Colonoscopy or sigmoidoscopy. In both of these tests, your doctor uses a tube with a miniature camera at its tip to examine the inside of your colon for signs of pseudomembranous colitis — raised, yellow plaques (lesions), as well as swelling.
Imaging tests. If you have severe symptoms, your doctor may obtain an abdominal X-ray or an abdominal CT scan to look for complications such as toxic megacolon or colon rupture.

Treatment strategies include:

Stopping the antibiotic or other medication that's thought to be causing your signs and symptoms, if possible. Sometimes, this may be enough to resolve your condition or at least ease signs, such as diarrhea.
Starting an antibiotic likely to be effective against C. difficile. If you still experience signs and symptoms, your doctor may use a different antibiotic to treat C. difficile. This allows the normal bacteria to grow back, restoring the healthy balance of bacteria in your colon. You may be given antibiotics by mouth, through a vein or through a tube inserted through the nose into the stomach (nasogastric tube). Depending on your condition, doctors will use most often use metronidazole (Flagyl), vancomycin, fidaxomicin (Dificid) or a combination.
Having fecal microbial transplantation (FMT). If your condition is extremely severe, you may be given a transplant of stool (fecal transplant) from a healthy donor to restore the balance of bacteria in your colon. The donor stool may be delivered through a nasogastric tube, inserted into the colon or placed in a capsule you swallow.
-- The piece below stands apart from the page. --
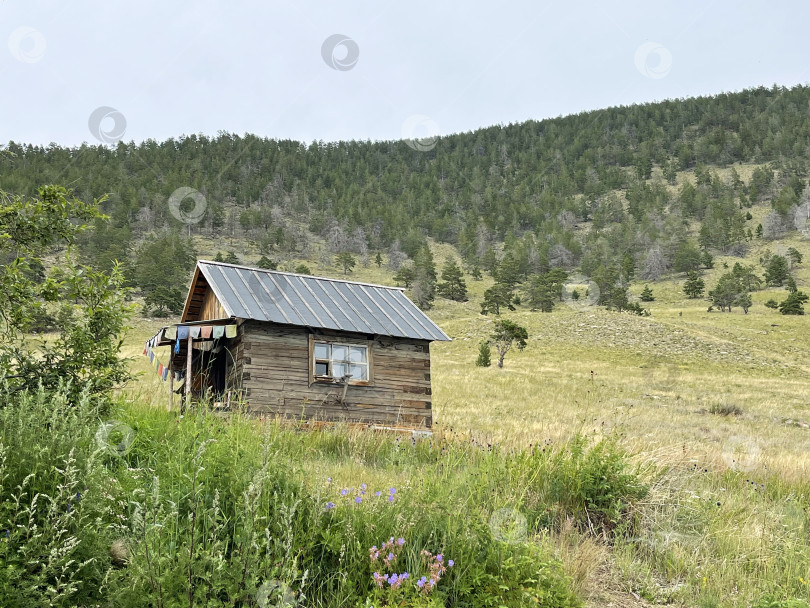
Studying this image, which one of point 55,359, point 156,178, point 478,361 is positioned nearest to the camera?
point 55,359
Often, doctors will use a combination of antibiotic treatment followed by FMT.
Once you begin treatment for pseudomembranous colitis, signs and symptoms may begin to improve within a few days.
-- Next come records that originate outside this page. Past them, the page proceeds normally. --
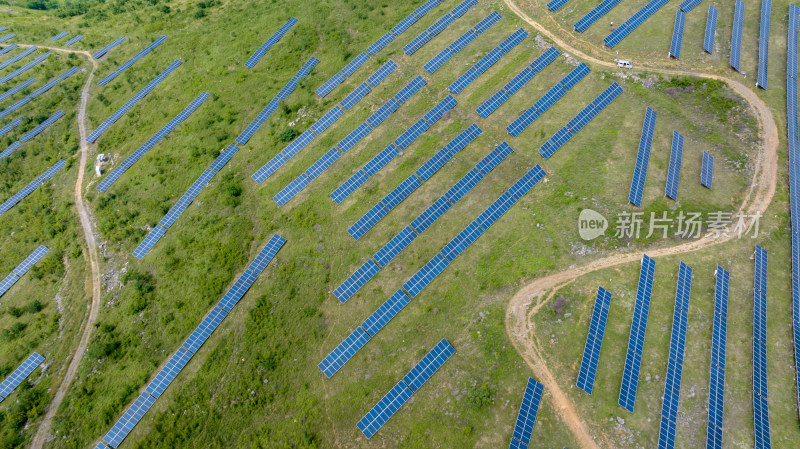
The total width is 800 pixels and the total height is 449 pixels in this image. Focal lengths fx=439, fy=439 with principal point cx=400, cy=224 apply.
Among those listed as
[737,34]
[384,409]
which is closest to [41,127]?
[384,409]

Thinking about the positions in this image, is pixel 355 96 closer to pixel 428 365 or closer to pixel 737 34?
pixel 428 365

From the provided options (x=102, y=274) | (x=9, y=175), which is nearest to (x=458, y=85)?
(x=102, y=274)

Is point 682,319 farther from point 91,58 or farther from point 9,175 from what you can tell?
point 91,58

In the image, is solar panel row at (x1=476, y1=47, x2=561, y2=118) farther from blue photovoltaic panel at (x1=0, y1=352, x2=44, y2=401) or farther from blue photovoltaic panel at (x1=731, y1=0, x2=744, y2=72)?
blue photovoltaic panel at (x1=0, y1=352, x2=44, y2=401)

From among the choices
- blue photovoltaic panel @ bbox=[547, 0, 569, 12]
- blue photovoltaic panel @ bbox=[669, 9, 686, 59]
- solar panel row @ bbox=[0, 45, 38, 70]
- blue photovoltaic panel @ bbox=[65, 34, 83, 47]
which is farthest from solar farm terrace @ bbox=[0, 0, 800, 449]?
blue photovoltaic panel @ bbox=[65, 34, 83, 47]

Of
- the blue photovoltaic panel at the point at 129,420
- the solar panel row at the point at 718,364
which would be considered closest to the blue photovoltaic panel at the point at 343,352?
the blue photovoltaic panel at the point at 129,420

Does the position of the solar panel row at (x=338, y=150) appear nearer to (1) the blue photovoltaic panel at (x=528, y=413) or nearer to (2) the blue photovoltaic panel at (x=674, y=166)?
(2) the blue photovoltaic panel at (x=674, y=166)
Researchers are exploring new treatments for pseudomembranous colitis, including alternative antibiotics and a vaccine.

Treating recurring pseudomembranous colitis

The natural occurrence of new, more-aggressive strains of C. difficile, which are more resistant to antibiotics, has made treating pseudomembranous colitis increasingly difficult and recurrences more common. With each recurrence, your chance of having an additional recurrence increases. Treatment options may include:

Repeat antibiotics. You may need a second or third round of antibiotics to resolve your condition.
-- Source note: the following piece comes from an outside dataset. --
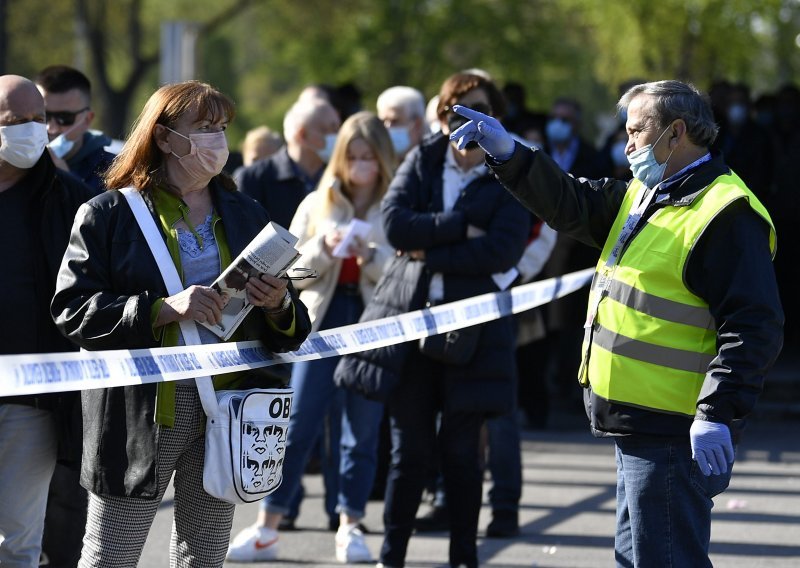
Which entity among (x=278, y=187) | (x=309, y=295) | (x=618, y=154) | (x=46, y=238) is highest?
(x=46, y=238)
Surgery. Surgery may be an option in people who have progressive organ failure, rupture of the colon and inflammation of the lining of the abdominal wall (peritonitis). Surgery has typically involved removing all or part of the colon (total or subtotal colectomy). A newer surgery that involves laparoscopically creating a loop of colon and cleaning it (diverting loop ileostomy and colonic lavage) is less invasive and has had positive results.

Fecal microbial transplantation (FMT). FMT is used to treat recurrent pseudomembranous colitis. You'll receive healthy, cleaned stool in a capsule, nasogastrically or inserted into your colon.